Presenter Bios

Kathleen Faller

Kathleen Faller

Kathleen Coulborn Faller is professor of social work, director of the Family Assessment Clinic, and principal investigator of the Interdisciplinary Child Welfare Training Program. Her research interests lie in the area of child welfare. These include research on interview techniques for possible sexual abuse, decision making in child sexual abuse, and understanding different subcategories of sexual abuse, such as female perpetration, sexual abuse in divorce, and sexual abuse in daycare contexts. In addition, she is interested in the co-occurrence of child maltreatment, substance abuse, mental illness, and domestic violence and is a frequent and often-requested presenter, both locally and nationally, for professionals interested in child welfare. Another area of research/scholarly interest is interpersonal violence.

Faculty Profile


Bill Meezan

Bill Meezan

William Meezan was the Marion Elizabeth Blue Professor of Children and Families. His interests lay in the development, implementation, and evaluation of a broad range of community-based services for children, youth, and families, and in issues regarding the traditional child welfare system. He has conducted research and written across the entire spectrum of child welfare services, including family support, child abuse and neglect, family preservation, foster care, and adoption. His current research involves the evaluation of an incentive-based payment system for foster care services in Wayne County, an evaluation of a continuum of care for juvenile offenders, and an evaluation of a training program for supervisors working in the field of child welfare. His work has been funded by state and federal agencies and by private foundations. Meezan has served as a consultant to the American Bar Association, the American Civil Liberties Union (now Children's Rights Inc.), the Children's Bureau of the U.S. Department of Health and Human Services, the National Committee for the Prevention of Child Abuse (now Prevent Child Abuse America), and the Child Welfare League of America, and currently serves on the editorial boards of seven professional journals. He has been a Congressional Scince Fellow and a senior Fulbright Scholar in Lithuania, where he helped to start one of the first social work program in the fomer Soviet Union.

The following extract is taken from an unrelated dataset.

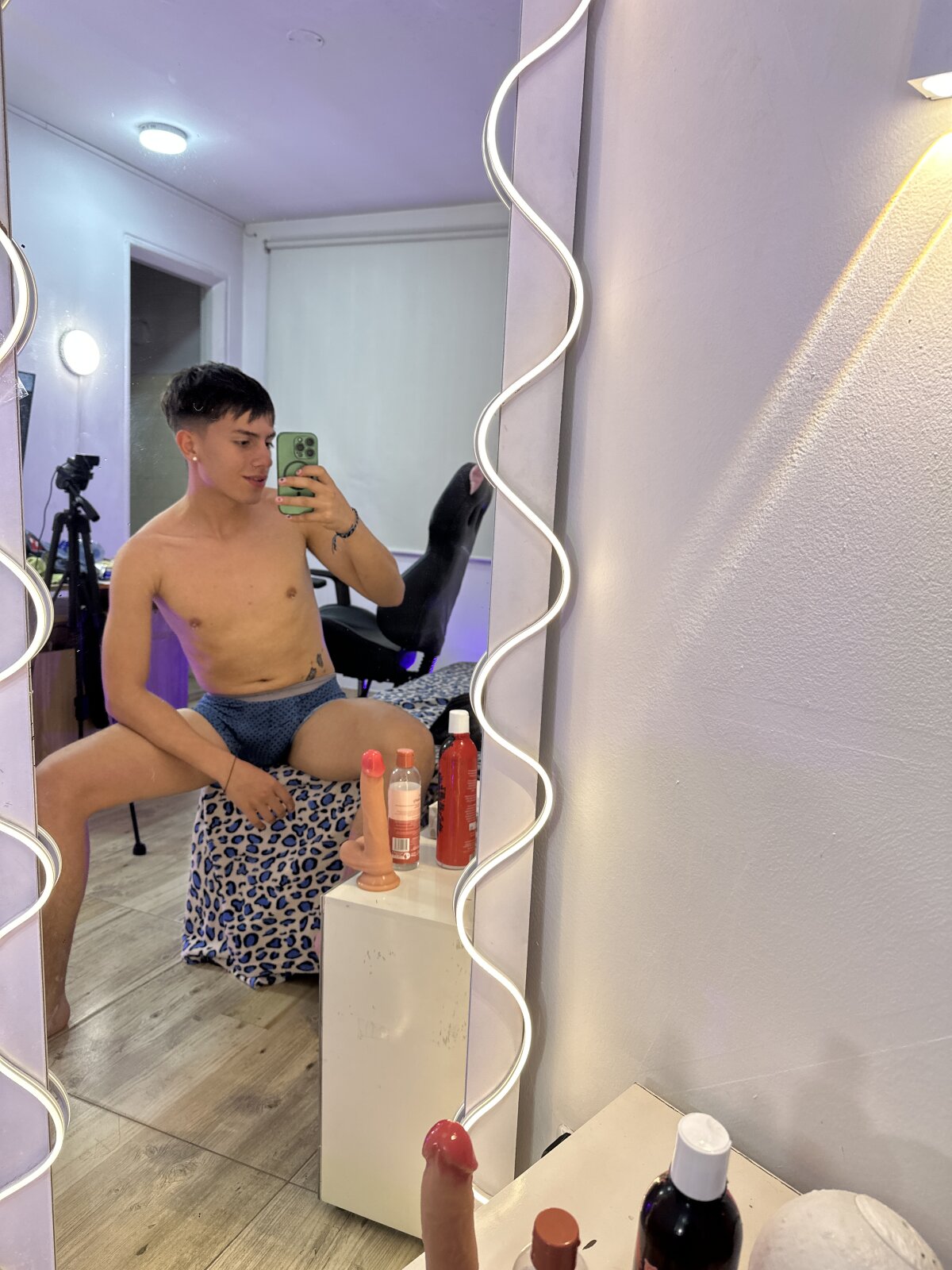 EVAN_TAY Δημοφιλής εικόνα 7598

He is the recipient of the Outstanding Research Award from the Society for Social Work and Research, and has served as secretary of that organization.


Michelle-Marie Mendez

Michelle-Marie Mendez is a research associate with the Michigan Child Welfare Law Resource Center at the University of Michigan Law School. From September 1997 to July 2000 she served as special assistant to the deputy director of the U.S. Department of Justice, National Institute of Justice, after receiving her law degree from Northeastern University School of Law. Ms. Mendez also served as a volunteer instructor for Pro-Se-Plus Uncontested Divorce Clinic sponsored by the Director of Columbia Bar Public Service Activities Corporation from 1998 to 2000. She is fluent in both Spanish and French, and her particular area of interest is adoption law and policy.


John Tropman

John Tropman

Professor Tropman's research focuses on the organizational elements that create high performing human service (and other) organizations. Topics of special interest are entrepreneurship, effective group decision making, the person of the executive (executive director, chief professional officer, or chief executive officer), the problem of executive burnout and flameout, and organizational rewards systems. Tropman is also interested in culture in general, and organizational culture in particular. His book The Catholic Ethic in American Society addresses this issue. Other areas of research/scholarly interest are social welfare policy and community organization and planning.

Faculty Profile


Frank E. Vandervort

Frank Vandervort

Frank E. Vandervort is program manager of the Michigan Child Welfare Law Resource Center at the University of Michigan Law School and an adjunct professor of law at the University of Detroit Law School. During the 2000-2001 academic year he was a visiting clinical assistant professor of law at the University of Michigan Law School, where he taught in the Child Advocacy Law Clinic. He has focused his practice in children and family law since receiving his law degree in 1989. Mr. Vandervort currently serves as chair of the State Bar of Michigan's Children's Law Section and in 2001 was the president of board of directors of the Michigan chapter of the American Professional Society on the Abuse of Children. He is a member of the State Advisory Committee to the Michigan Child Death Review program. He speaks and writes frequently on issues relating to children and the law.


Deb Willis

Deborah A. Willis is a research assistant with the Training Program for Child Welfare Supervisors at the University of Michigan School of Social Work. Her responsibilities include constructing and administering appropriate instruments to measure change in knowledge level pre- and post-training; serving as an instructor of one educational component; and coding, entering, and conducting initial analysis of pre- and post-test data. Her research experience includes the Kent County Evaluation Project from 1995 to 2000 and the Center for the Study of Youth Policy at the University of Michigan School of Social Work from 1989 to 1994. Ms. Willis is currently a Doctoral Candidate in the University of Michigan Doctoral Program in Social Work and Sociology. Ms. Willis is also a Graduate Student Instructor at the University of Michigan School of Social Work and a Lecturer at Eastern Michigan University Department of Social Work. Her areas of interest include child welfare policy development and program evaluation.